Abedi was not present in court after he sacked his legal team halfway through the trial and refused to leave his prison cell.
The Old Bailey in central London heard on Wednesday that he helped his brother to plan the “sudden and lethal” attack that wounded hundreds of people, many of them children, at the end of an Ariana Grande concert on May 22, 2017.
Mr Justice Jeremy Baker said that Abedi was in the court building but not in court.
"I have no power to direct that force be used to compel him to come into court,” Mr Baker said.
He said it was a "matter for Parliament, who pass legislation which prevents the court of making a whole-life order in the circumstances of this case".
Mr Baker said Abedi remained legally unrepresented.
Individual tragedy recounted in court
Claire Booth, who survived the attack, broke down in tears as she read her victim statement in court.
Her sister, Kelly Brewster, 32, from Sheffield, was killed in the blast.

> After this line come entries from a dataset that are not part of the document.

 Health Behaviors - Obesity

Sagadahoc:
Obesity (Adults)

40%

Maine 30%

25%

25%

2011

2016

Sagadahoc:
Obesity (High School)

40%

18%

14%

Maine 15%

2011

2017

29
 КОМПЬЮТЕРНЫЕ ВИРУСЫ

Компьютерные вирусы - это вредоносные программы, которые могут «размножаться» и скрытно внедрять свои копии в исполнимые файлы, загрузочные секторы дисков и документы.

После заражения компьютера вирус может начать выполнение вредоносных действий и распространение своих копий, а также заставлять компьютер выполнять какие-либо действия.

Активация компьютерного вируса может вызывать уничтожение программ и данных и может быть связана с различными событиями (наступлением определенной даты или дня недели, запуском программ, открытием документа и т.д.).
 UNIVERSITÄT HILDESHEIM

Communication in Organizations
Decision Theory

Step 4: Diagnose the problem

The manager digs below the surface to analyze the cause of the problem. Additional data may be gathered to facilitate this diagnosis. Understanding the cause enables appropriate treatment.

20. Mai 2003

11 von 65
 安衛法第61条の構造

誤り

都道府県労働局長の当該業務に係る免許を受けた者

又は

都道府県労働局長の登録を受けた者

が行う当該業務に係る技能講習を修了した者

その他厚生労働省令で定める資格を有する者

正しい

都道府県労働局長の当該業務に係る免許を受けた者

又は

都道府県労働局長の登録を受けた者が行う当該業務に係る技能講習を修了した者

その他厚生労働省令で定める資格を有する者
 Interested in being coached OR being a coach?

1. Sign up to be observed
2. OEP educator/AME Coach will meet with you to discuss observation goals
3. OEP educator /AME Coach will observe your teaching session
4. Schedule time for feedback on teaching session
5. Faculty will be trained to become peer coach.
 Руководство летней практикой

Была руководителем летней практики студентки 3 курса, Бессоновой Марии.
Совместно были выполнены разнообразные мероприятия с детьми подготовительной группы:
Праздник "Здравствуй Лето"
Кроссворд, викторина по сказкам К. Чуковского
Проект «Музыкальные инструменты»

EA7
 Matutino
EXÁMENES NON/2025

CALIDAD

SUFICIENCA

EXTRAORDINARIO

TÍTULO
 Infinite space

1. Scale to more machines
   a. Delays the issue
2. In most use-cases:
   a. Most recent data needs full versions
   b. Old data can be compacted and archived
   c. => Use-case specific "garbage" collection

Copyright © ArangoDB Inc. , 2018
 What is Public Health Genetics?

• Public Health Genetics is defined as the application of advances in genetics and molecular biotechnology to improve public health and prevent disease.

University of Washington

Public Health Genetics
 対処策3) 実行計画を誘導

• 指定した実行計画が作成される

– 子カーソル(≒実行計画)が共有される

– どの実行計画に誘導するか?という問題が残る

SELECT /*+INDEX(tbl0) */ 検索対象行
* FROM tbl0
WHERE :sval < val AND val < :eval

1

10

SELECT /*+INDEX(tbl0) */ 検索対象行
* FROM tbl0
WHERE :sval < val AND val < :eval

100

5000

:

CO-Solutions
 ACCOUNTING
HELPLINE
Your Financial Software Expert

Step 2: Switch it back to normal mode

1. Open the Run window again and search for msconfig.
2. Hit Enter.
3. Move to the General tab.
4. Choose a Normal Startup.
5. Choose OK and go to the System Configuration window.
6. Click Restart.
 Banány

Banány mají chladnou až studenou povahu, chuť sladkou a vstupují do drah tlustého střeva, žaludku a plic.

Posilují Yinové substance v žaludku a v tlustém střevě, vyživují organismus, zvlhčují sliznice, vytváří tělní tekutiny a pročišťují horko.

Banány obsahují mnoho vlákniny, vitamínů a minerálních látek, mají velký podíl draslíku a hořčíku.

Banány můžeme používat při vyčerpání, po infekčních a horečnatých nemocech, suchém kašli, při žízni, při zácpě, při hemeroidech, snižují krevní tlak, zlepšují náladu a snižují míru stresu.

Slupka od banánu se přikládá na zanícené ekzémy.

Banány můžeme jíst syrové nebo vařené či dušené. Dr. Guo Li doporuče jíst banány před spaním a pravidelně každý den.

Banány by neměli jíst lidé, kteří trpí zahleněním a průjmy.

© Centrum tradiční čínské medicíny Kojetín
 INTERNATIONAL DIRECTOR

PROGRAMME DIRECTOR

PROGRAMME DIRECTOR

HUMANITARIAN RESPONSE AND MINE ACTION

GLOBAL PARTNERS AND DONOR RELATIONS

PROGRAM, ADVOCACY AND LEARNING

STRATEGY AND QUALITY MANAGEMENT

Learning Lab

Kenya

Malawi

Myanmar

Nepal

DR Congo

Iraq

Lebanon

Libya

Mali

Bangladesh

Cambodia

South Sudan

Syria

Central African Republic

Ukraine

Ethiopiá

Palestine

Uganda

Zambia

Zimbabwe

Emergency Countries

"I'm sad I've lost my sister and my sidekick," Ms Booth said. "We spent a lot of time together. I struggle with feelings of guilt.
"Christmas and other family celebrations are just not the same any more. Since May 22, 2017, our family has not been the same. All our hearts are broken.
"It seems cruel that her life has been cut short. My dad has not been able to walk his daughter down the aisle, my mum can't take her shopping for a wedding dress.
"We will never see her grow old. As a family, we have been thrown into a world of chaos."
Salman and Hashem Abedi were born in Manchester to a family of Libyan-born refugees who fled to the UK to escape the government of Muammar Qaddafi.
Hashem Abedi and his father were arrested in Tripoli by a local armed group called the Special Deterrence Force after the attack, but the father was released soon after.
After two years of legal disputes, Abedi was extradited to the UK last year and now faces a lifetime in jail.